SOURCE EXTRACT:
=-=-=-=-=

As published on the Daily Telegraph on August 12, 2o16:

Australians and the Turks have had a special bond since the Gallipoli campaign. In the fringes of our society, there has always been some anti-Turkish sentiment but that has never spilled over to the mainstream, until recently.

A wave of extraordinary and unprecedented developments in Turkey has sparked an appetite for opinion pieces about the country and its current leadership. Some of these are warranted but some are genuinely simple & naive. Others are openly divisive and risk creating animosity towards Australia’s 66,000 strong Turkish community.

For example, last week the editorial of a major Australian newspaper wrongly asserted that there had been an increase in attacks against Turkey’s Christians, whose numbers have fallen from 2 million to 120,000 in two years. How would such unsubstantiated assertions make Australian Christians feel about the predominantly Muslim Australian Turkish community?

In another example, an opinion piece by John Adams, which was published in the Daily Telegraph last Friday, calls for the Australian government to ‘take on the Turks’ and recognise the Turkish-led Ottoman genocide against the Armenians, Greeks and Assyrians between 1914 and 1923.

=-=-=-=-=

ENTRIES SUPPLIED:
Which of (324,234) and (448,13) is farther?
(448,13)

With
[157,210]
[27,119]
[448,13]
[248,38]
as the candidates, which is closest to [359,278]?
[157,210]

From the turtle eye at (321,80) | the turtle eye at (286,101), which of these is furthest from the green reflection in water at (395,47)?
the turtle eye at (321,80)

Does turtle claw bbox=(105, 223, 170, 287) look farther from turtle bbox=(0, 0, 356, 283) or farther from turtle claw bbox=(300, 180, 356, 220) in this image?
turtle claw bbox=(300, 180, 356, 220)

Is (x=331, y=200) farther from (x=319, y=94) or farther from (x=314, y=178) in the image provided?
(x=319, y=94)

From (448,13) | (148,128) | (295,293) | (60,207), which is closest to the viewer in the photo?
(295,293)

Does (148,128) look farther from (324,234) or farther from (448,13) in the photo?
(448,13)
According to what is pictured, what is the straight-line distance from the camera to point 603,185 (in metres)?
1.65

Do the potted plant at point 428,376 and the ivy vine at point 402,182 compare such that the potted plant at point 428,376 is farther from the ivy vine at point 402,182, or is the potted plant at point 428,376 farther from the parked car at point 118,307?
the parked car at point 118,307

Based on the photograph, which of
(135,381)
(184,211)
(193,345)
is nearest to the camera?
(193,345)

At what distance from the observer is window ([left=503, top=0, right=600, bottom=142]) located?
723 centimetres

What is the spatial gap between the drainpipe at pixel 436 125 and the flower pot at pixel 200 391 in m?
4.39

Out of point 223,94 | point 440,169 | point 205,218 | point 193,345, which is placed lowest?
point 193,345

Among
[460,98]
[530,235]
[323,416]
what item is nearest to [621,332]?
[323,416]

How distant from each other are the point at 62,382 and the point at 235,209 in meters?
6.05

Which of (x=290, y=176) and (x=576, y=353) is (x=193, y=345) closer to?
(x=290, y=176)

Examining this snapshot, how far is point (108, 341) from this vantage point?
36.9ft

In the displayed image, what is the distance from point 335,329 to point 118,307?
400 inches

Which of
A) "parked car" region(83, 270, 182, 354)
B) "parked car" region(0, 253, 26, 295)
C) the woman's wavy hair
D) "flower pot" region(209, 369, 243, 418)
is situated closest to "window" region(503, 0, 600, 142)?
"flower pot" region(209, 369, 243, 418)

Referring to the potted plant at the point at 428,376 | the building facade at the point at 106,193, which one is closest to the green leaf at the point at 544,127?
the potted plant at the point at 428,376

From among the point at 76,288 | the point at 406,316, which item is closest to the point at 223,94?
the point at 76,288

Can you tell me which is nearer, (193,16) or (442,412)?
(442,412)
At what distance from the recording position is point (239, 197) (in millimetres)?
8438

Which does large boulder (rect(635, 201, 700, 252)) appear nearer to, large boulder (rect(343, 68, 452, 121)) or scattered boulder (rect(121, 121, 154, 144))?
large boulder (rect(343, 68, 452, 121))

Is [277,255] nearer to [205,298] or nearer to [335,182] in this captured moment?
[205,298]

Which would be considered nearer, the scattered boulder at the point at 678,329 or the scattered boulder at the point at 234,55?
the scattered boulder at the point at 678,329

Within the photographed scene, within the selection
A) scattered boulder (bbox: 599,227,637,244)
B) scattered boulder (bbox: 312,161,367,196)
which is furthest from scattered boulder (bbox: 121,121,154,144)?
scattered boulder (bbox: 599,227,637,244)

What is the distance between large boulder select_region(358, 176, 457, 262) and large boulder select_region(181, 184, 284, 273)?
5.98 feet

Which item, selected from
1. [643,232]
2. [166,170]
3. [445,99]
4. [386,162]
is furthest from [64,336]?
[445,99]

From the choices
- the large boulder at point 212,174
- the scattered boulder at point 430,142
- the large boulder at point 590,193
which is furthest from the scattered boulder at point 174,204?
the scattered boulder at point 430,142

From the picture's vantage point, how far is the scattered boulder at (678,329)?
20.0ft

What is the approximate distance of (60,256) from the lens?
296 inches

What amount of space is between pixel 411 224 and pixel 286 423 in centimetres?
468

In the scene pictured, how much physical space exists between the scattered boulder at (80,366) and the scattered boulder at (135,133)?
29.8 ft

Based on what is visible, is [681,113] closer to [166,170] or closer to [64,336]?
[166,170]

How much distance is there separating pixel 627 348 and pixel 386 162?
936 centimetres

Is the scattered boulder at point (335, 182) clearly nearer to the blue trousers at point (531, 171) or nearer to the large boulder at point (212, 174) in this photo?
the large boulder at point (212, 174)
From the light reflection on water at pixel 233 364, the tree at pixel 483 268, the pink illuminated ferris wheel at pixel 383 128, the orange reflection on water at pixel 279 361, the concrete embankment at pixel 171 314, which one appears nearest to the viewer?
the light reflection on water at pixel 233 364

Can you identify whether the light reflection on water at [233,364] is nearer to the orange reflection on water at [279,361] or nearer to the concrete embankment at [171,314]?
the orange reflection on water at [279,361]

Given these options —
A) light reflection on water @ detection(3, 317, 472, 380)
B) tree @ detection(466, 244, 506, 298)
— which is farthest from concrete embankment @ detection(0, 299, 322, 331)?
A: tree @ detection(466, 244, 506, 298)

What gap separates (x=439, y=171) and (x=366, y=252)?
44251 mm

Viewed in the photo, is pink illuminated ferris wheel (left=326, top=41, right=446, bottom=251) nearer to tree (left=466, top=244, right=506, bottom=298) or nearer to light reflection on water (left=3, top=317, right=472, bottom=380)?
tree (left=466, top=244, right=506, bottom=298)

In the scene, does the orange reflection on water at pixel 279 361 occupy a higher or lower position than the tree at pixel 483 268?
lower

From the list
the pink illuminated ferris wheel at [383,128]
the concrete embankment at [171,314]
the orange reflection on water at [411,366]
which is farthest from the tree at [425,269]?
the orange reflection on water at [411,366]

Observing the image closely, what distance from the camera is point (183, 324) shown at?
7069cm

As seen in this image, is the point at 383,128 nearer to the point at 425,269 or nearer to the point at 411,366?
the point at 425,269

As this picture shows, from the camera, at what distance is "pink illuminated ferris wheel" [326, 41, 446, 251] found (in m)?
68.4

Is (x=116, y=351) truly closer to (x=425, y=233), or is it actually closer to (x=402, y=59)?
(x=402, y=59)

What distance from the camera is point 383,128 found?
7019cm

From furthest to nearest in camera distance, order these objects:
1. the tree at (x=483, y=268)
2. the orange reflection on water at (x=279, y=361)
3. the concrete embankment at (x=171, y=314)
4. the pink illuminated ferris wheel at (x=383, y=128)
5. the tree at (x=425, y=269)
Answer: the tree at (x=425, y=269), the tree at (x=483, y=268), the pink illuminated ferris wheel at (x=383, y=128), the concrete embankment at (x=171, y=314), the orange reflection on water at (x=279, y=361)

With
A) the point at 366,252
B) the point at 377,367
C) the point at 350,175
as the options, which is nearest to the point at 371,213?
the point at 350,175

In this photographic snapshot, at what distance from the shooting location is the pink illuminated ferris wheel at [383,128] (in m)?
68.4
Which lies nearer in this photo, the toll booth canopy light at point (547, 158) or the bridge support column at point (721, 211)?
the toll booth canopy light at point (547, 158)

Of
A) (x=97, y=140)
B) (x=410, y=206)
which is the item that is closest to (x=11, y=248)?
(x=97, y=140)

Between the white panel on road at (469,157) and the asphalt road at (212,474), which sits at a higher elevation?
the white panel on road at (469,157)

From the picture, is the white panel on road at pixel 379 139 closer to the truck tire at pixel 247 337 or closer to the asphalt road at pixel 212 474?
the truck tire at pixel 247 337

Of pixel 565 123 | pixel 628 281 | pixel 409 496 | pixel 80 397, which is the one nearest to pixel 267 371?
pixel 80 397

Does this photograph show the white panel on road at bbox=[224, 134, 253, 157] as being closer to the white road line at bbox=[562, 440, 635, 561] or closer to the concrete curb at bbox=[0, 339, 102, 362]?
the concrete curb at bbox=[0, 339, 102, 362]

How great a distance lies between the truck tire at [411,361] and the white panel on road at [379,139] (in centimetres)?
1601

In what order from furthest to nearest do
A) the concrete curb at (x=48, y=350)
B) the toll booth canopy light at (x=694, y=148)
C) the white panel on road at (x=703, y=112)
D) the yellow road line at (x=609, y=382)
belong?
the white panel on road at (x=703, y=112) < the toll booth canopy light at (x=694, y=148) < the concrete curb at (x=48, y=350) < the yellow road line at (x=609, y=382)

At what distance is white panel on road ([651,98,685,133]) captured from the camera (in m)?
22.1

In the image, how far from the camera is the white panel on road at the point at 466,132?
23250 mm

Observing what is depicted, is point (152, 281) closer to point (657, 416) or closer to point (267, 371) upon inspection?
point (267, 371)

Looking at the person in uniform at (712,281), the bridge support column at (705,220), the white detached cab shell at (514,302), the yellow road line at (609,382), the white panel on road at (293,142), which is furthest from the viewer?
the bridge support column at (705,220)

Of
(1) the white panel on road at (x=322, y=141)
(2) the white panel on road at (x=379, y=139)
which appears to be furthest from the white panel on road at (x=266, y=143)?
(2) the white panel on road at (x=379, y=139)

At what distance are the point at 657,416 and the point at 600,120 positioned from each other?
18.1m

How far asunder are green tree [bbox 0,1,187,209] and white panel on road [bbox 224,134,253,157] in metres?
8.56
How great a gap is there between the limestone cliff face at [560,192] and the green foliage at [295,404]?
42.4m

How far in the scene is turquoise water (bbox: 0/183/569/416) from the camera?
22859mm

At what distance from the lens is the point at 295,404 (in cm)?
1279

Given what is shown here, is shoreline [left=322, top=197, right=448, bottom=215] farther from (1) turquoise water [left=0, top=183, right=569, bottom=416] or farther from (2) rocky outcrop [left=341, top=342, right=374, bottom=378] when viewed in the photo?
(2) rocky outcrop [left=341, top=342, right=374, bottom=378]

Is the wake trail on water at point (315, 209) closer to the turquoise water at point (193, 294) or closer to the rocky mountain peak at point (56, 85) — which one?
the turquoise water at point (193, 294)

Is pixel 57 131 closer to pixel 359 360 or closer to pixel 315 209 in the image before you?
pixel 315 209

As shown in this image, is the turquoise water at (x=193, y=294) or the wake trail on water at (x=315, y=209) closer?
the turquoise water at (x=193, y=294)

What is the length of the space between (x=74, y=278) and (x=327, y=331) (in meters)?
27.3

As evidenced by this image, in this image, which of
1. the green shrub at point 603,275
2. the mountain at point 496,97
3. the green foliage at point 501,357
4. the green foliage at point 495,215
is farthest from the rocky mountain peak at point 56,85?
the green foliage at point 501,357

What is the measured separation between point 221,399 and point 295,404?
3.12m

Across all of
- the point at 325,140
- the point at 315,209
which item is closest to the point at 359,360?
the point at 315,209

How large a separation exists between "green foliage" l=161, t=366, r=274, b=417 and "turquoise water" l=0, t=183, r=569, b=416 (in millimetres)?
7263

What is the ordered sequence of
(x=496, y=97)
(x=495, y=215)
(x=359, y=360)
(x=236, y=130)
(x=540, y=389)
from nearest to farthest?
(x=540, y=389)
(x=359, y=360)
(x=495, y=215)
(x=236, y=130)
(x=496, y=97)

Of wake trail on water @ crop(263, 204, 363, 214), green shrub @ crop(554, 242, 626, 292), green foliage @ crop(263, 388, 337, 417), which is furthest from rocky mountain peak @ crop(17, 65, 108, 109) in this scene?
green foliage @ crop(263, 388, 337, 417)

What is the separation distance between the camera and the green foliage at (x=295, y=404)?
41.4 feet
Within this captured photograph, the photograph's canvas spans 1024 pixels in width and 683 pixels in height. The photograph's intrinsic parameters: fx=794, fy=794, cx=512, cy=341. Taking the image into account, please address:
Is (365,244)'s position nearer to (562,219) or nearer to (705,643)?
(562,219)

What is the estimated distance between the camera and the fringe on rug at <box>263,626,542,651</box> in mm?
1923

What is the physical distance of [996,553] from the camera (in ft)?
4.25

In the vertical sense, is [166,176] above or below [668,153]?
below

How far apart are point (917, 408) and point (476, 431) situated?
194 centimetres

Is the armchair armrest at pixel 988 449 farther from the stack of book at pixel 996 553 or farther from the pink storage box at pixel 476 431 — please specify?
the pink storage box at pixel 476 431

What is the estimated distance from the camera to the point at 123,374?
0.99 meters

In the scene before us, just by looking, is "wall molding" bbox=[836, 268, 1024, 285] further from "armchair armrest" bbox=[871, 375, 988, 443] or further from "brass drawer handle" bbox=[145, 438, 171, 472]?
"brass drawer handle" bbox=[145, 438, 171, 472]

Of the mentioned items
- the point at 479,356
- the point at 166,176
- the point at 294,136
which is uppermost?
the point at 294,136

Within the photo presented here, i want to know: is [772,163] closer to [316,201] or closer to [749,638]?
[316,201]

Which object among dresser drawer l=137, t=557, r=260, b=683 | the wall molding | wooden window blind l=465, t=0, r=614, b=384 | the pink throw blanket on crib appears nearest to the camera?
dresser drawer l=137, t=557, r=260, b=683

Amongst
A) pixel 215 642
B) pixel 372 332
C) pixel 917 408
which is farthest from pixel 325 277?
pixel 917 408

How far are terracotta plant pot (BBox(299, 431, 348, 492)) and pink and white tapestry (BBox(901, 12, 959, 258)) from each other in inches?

=-=-=-=-=

REQUIREMENT 1: Return the passage of the Australian–Turkish relations piece starting with "As published on" and going on through "mainstream, until recently.".
REQUIREMENT 2: Using the Australian–Turkish relations piece, decide whether each statement agrees with it, answering yes or no and quoting the deciding words: (a) Australia's Turkish community is put at 66,000 people. (b) The opinion piece by John Adams ran in the Daily Telegraph last Monday. (c) Anti-Turkish sentiment has always been part of the Australian mainstream.
REQUIREMENT 3: Continue writing the Australian–Turkish relations piece from its final sentence onward.
The records were taken from a separate source.

EXPECTED OUTPUT 1:
As published on the Daily Telegraph on August 12, 2o16:

Australians and the Turks have had a special bond since the Gallipoli campaign. In the fringes of our society, there has always been some anti-Turkish sentiment but that has never spilled over to the mainstream, until recently.

EXPECTED OUTPUT 2:
(a) Yes: "Australia’s 66,000 strong Turkish community"
(b) No: "published in the Daily Telegraph last Friday"
(c) No: "that has never spilled over to the mainstream, until recently"

EXPECTED OUTPUT 3:
Adams asserts in his piece that the Turks committed genocide against Christian minorities for over nine years.

First of all, although there is an ongoing debate on whether or not the forced historical relocation of the Ottoman Armenians would constitute genocide, the claim that the Assyrians and Greeks were subject to genocide is absurd. The Greeks in particular carried out well-documented massacres against their neighboring Muslims dating back to the 1820s and into the 1920s.

While Adams is entitled to his own opinion and has a right to express it freely, he does not have the right to make up historical facts. His piece, based on a false understanding of history and incorrect information about contemporary events in Turkey, serve only one purpose: vilifying the Australian-Turkish community.

Secondly, the Armenian lobby groups in the diaspora have been pressuring governments to recognise the events of 1915 as genocide since the 1970s and the Australian government is among the majority of those respectable states that have not bowed to the pressure.

As Adams points out, it is indeed a matter of the values that Australia stands for, like the rule of law, due process and being a good international citizen.  The Australian government knows that passing judgments on historical foreign debates is not its job and should be left for historians not lobbyists. If it comes onto the table, we have a strong belief that the government will follow the due process of setting up a commission, listening to historians and the relevant stakeholders.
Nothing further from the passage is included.